Friday, March 29, 2013
Quinoa "risotto" with mushrooms
So not kid-friendly. Still delicious, though.
You can also layer this, with salad greens, into a wrap and eat it cold.
1 cup quinoa, rinsed
1 tablespoon olive oil
1 1/2 cups chopped onion
1 garlic clove, pressed
1 8-ounce package sliced crimini (baby bella) mushrooms
6 ounces fresh shiitake mushrooms, stemmed, sliced
3 teaspoons chopped fresh thyme, divided
1 cup dry white wine
Grated Parmesan cheese
Bring 2 cups salted water to boil in medium saucepan.
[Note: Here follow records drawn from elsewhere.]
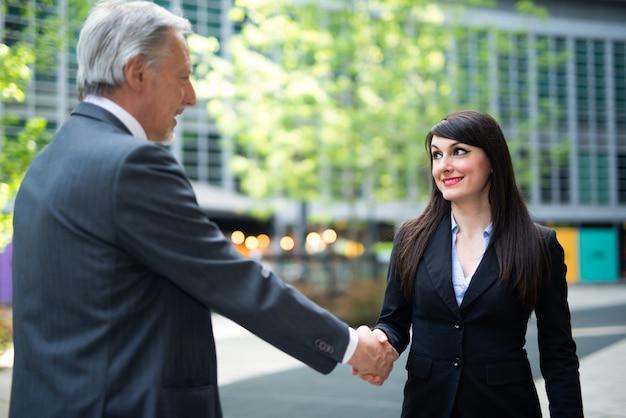 Business people handshake outdoor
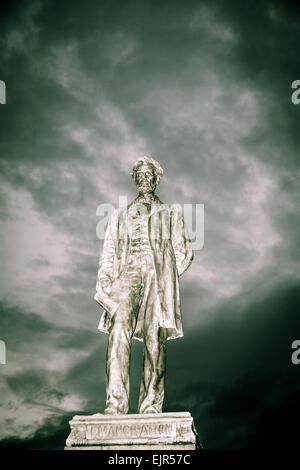 Statue of Abraham Lincoln against cloudy sky in Edinburgh, Scotland of all places. - Stock Photo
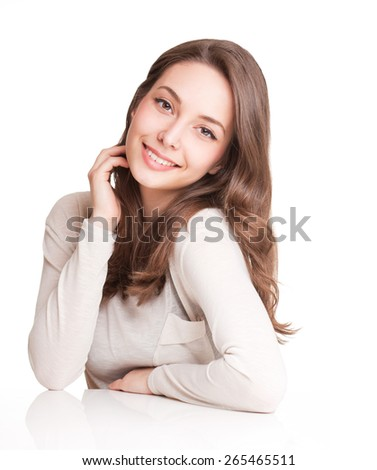 Expressive portrait of a friendly gorgeous young brunette. - stock photo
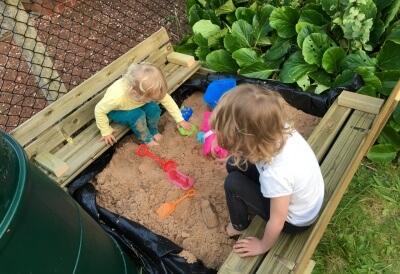 Enjoying their new sand pit!
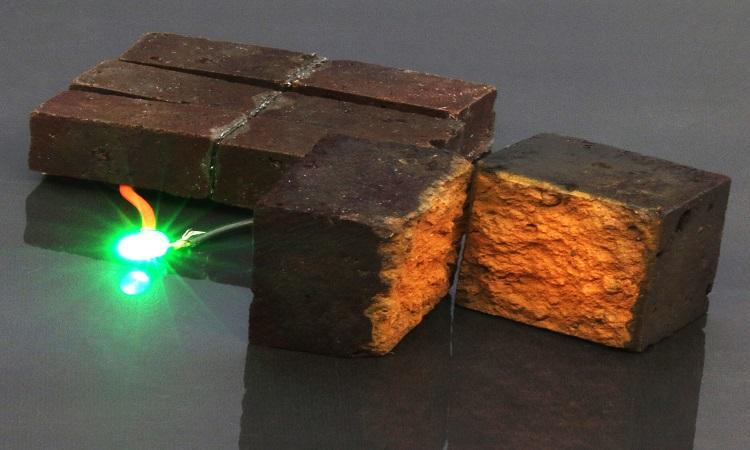 Các nhà nghiên cứu sử dụng gạch thông minh để thắp sáng bóng đèn LED. Ảnh: Phys.org.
Add quinoa, reduce heat to medium-low, cover, and simmer until tender and water is absorbed, about 13 minutes.
Meanwhile, heat oil in large skillet over medium-high heat. Add onion and sauté until onion begins to brown, 5 minutes. Add garlic; stir 30 seconds. Add mushrooms and thyme. Sautée; until mushrooms are tender, 6 minutes. Add wine; stir until wine is reduced and liquid is syrupy, 2 minutes.
Mix quinoa into mushroom mixture; season with salt and pepper. Pass cheese separately.